Sins of SQL: The Time Table

  • Besides the many issues raised about this approach, another issue not addressed by this approach is auditing. The Time dim (the most important dimension, IMO) is dynamic. It's members are ephemeral and only created on the fly. There's nothing to audit.

    Auditing is less important when using when using a simple "textbook" example like the one chosen. OTOH, real-world Time dims can be much more robust and will take time to create, audit, and maintain.

    IMO, this is an example of a nice theoretical discussion of what you CAN do but probably should NOT do.

    Regards,

    Dan.

    One star.

  • I agree, in theory the concept is interesting but in practice, it's well... impractical in my opinion. Simple SSIS lookup operations etc. work really well with dimensions, especially small ones.

    I have read the same kind of arguments here a while ago: http://forum.kimballgroup.com/dimensional-modeling-and-data-architecture-f6/eliminate-date-dimension-surrogate-key-t334.htm

    While it was an interesting read, I think these dimensions are very valuable nonetheless. I can easily ask what activity happened between hours etc. for all mondays etc. and use indexes while doing it. I know in Oracle for example you can index on a function but still...

    Anyways, I think there are arguments for and against. But I think that providing both is a good thing. I can't really imagine somebody would put a date dimension and time dimension key in a fact without the datetime itself so having all of them kinda covers most scenarios I can imagine.

  • Yes CTEs have their role but I'm wondering if it's a replacement in an highly optimized star schema warehousing solution.

    On the plus side, the date format in the CTE function can take any number of formats -- a wonderful feature for ETL applications. I use this method in almost all ETL code.

  • For day-specific values I have for years helped clients refactor their report queries to completely eliminate the need for a time table altogether. Properly formated integers can be used to allow very fast date manipulations/filtering without the need for joining to the time dimension, leading to tremendous speed improvements.

    Best,
    Kevin G. Boles
    SQL Server Consultant
    SQL MVP 2007-2012
    TheSQLGuru on googles mail service

  • I am of the same thinking as others on this one. I think I would use the numbers table, or a calendar table in lieu of the cte approach. In my experiences, the calendar table outperformed the recursive CTE on a consistent basis.

    Jason...AKA CirqueDeSQLeil
    _______________________________________________
    I have given a name to my pain...MCM SQL Server, MVP
    SQL RNNR
    Posting Performance Based Questions - Gail Shaw[/url]
    Learn Extended Events

  • Hi,

    I'm sure nobody denies this. But when dealing with inexperienced users or when you need to describe things further than by just providing a strict hour or day measure, you might need a dimension nonetheless. Note that you can have both so that your surrogate key is intelligent but can also be used to lookup descriptive values in your date/time dimensions.

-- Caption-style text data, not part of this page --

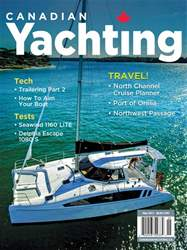 Canadian Yachting Magazine Cover
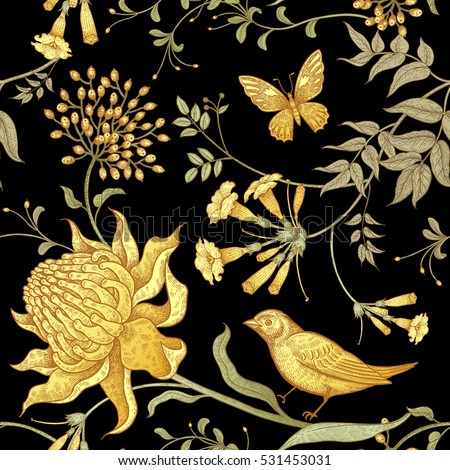 Exotic flowers, birds and butterflies. Seamless vector floral pattern in style vintage luxury fabrics. Unusual art illustration for paper, curtains, clothing, case phone, cover. Black and gold foil.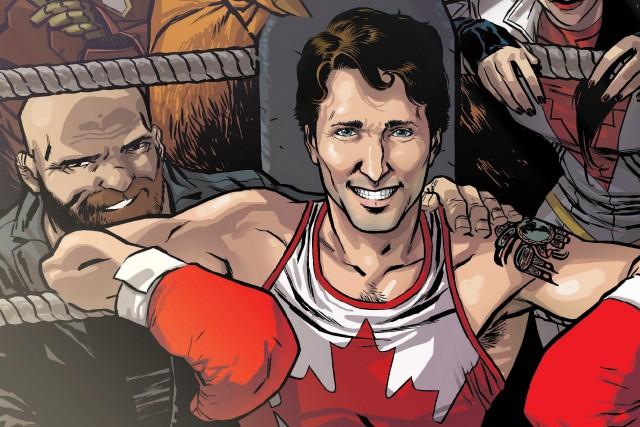 Justin Trudeau est illustré en boxeur, en référence... (La Presse Canadienne/HO, Ramon Perez)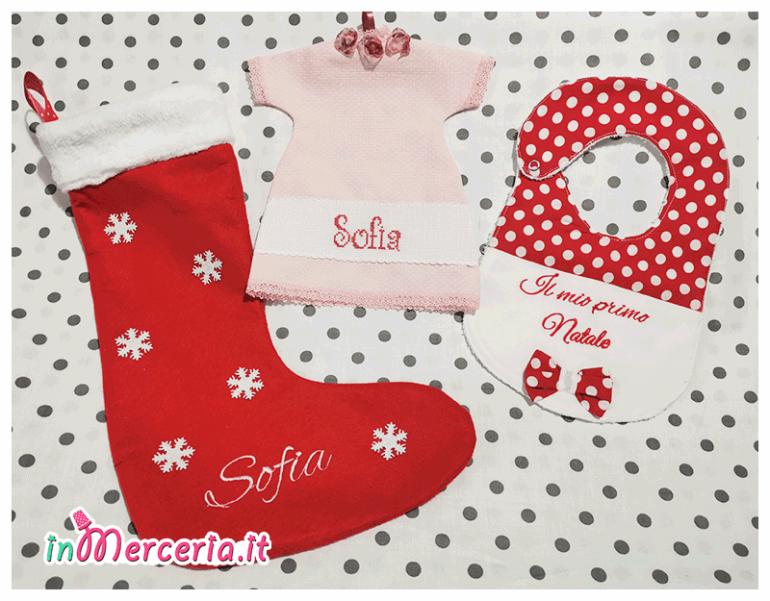 Set Natale - Bavetta, maglietta auto e calza della befana per Sofia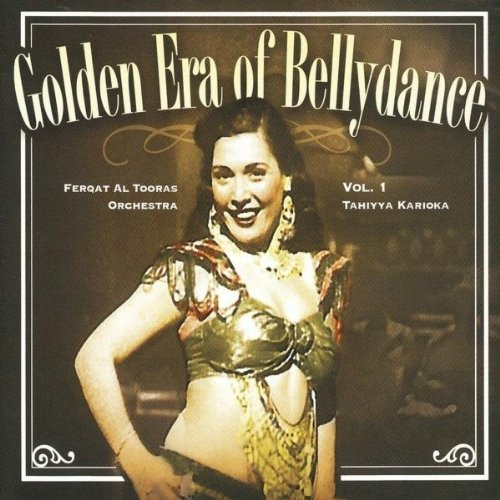 Golden Era of Bellydance CD cover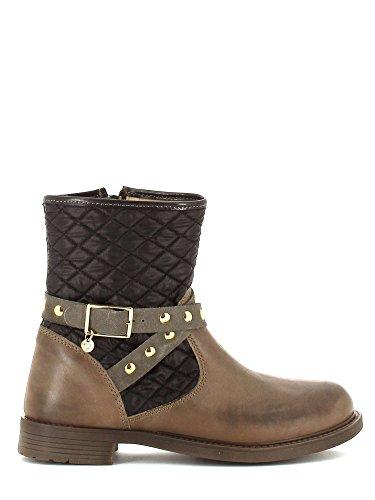 Melania ME6115F4I.B Boots à talons Enfant Taupe 32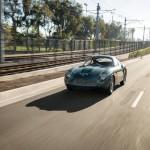 Aston Martin DB4GT Zagato 1962 04
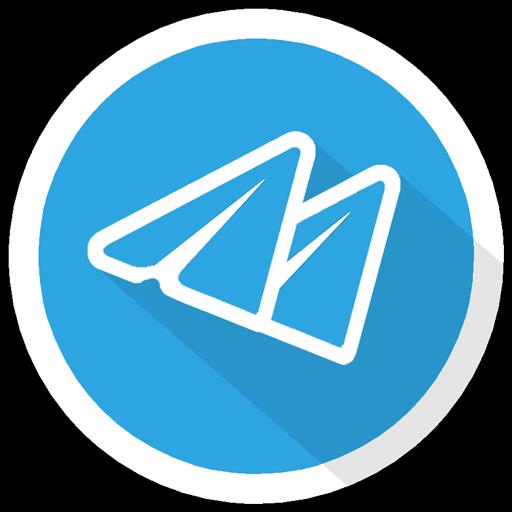 دانلود موبوگرام جدید اندروید – Mobogram T4.6.0-M10.5.1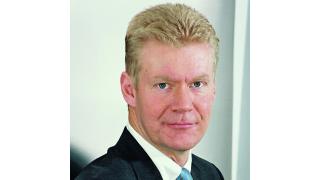 Carsten Wreth: Der Mann in der Mitte bei Telefónica O2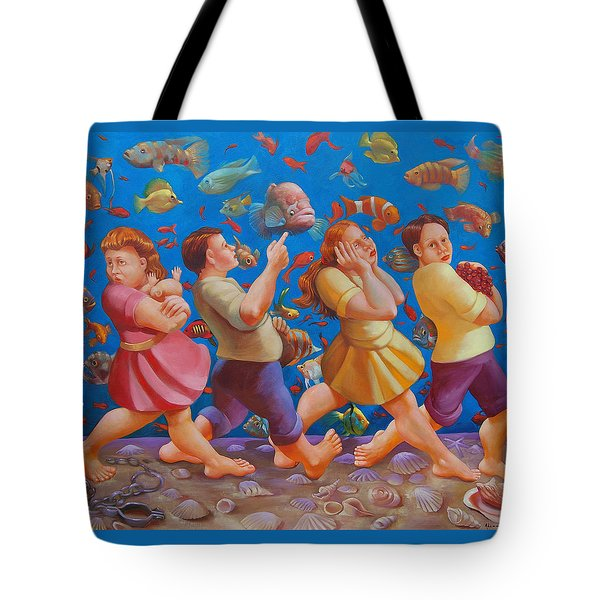 Crossing The Red Sea Tote Bag by Rosemarie Adcock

This way you accomodate both needs I think 🙂

  • Martin Mason (6/1/2010)


    I couldn't disagree with an article more. The author should read Chapter 2 of Kimball's The Data Warehouse Toolkit for a proper way to handle dates and times in a dimensional model. If I could give zero stars, I would.

    Not everyone is an expert at every part of SQL Server and while this persons article does not show the best approach to this, it is sufficient enough to point this out and provide alternate suggestions and or links as other have. It’s not necessary to comment that you'd like to give 0 stars if you could; that not being constructively critical of an article but just plain mean and rude.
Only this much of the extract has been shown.